En mai 2006, l’association Mnémosyne (association pour le développement de l’histoire des femmes et du genre), à la suite d’une journée d’études organisée le 1er octobre 2005, consacrait le quatrième numéro de son bulletin d’information à la bande dessinée, abordée comme un « nouveau chantier » ; on y lisait notamment la retranscription d’une table ronde à laquelle j’avais participé, aux côtés de Chantal Montellier, Jeanne Puchol et Perrine Rouillon.

Depuis, la féminisation de la profession est allée bon train, et les évidences d’une meilleure prise en compte de la contribution des femmes au neuvième art se sont multipliées. Cela passe par la désoccultation des créatrices du passé négligées par l’histoire officielle (je pense notamment à la redécouverte de l’œuvre de Nicolas Claveloux, ou à la thèse de Jessica Kohn – soutenue en 2018, et publiée en mai 2022 aux éditions de la Sorbonne sous le titre Dessiner des petits Mickeys –, qui a répertorié quarante-et-une femmes dessinatrices ayant publié dans les illustrés franco-belges entre 1945 et 1968) ; et par la place réservée aux créatrices par les instances de légitimation, tels que musées et festivals. Au Centre Pompidou, la BPI présente actuellement une exposition Posy Simmonds (précédemment honorée à la Maison de la BD de Blois et à la Ferme du Buisson), après avoir déjà accueilli Claire Bretécher en 2015 et Catherine Meurisse en 2020. Le festival d’Angoulême avait attribué son grand Prix à Florence Cestac en 2002 ; il a fallu attendre dix-sept années supplémentaires pour que cette consécration échoie de nouveau à une femme, Rumiko Takahashi (en 2019 donc), mais seulement trois ans avant le couronnement de Julie Doucet en 2022.

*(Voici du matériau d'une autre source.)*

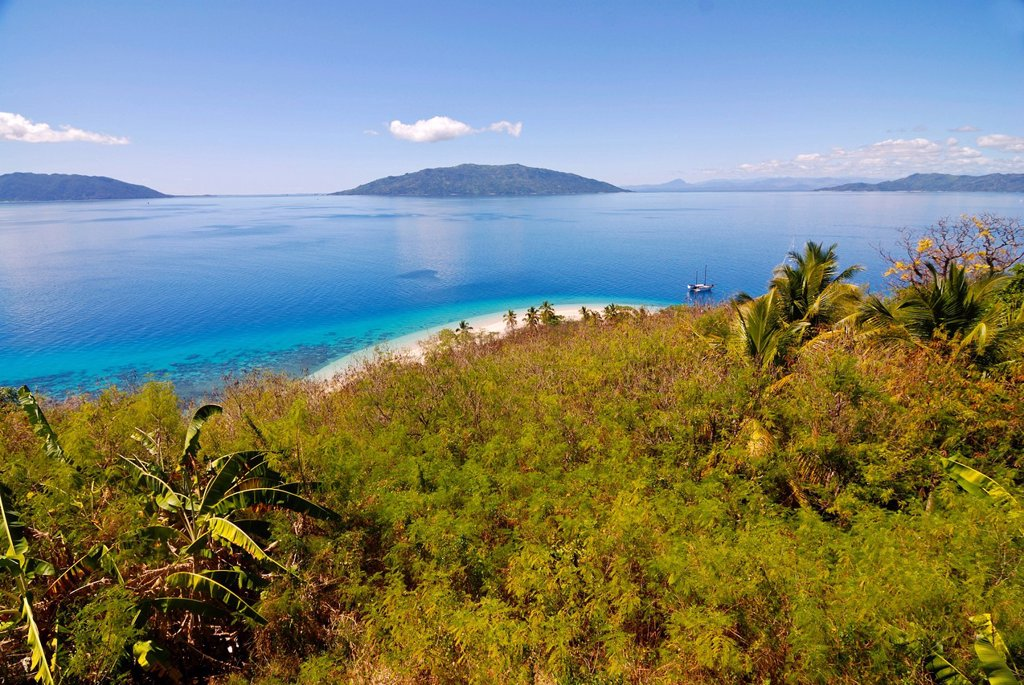 Stock Photo: 1848-654893 The crystal clear waters and white sand beach of Nosy Tanikely, in the distance, Nosy Komba, Nosy Be, Madagascar, Africa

Le Grand Prix Töpffer, décerné annuellement à Genève, et qui couronne lui aussi l’ensemble d’une carrière, a fait beaucoup plus fort, en récompensant successivement Dominique Goblet (2020), Catherine Meurisse (2021), Posy Simmonds (2022) et Rutu Modan (2023).

On ne peut naturellement que se réjouir de tout cela, tout en observant que, si le FIBD a accompagné son ouverture aux mangas par la publication de très beaux catalogues dédiés à Mizuki, Tezuka, Matsumoto ou Tsuge, Takahashi, elle, n’a pas eu droit au sien. Et il faut bien constater que les études et autres documents de référence sur les femmes restent exceptionnellement peu nombreux dans la sphère francophone. Certes, Chantal Montellier (La Reconstitution, Actes Sud / L’An 2, 2014) et Trina Robbins (Last Girl Standing, Bliss éditions, 2022) ont publié leurs souvenirs, et Marion Fayolle s’est prêtée à l’exercice du livre d’entretiens (j’en ai rendu compte ici-même voici quelques jours), mais pour le reste, il faut s’en remettre aux efforts du seul spécialiste britannique Paul Gravett, qui nous a donné So british ! l’art de Posy Simmonds (Denoël Graphic, 2018) et récemment un Tove Jansson chez Flammarion, volume inaugural de la nouvelle collection « Les Illustrateurs ». On cherche toujours en vain le moindre travail consacré à une femme dans les collections spécialisées, qu’il s’agisse de « Mémoires vives » chez PLG ou d’« Iconotextes » aux Presses universitaires de Tours.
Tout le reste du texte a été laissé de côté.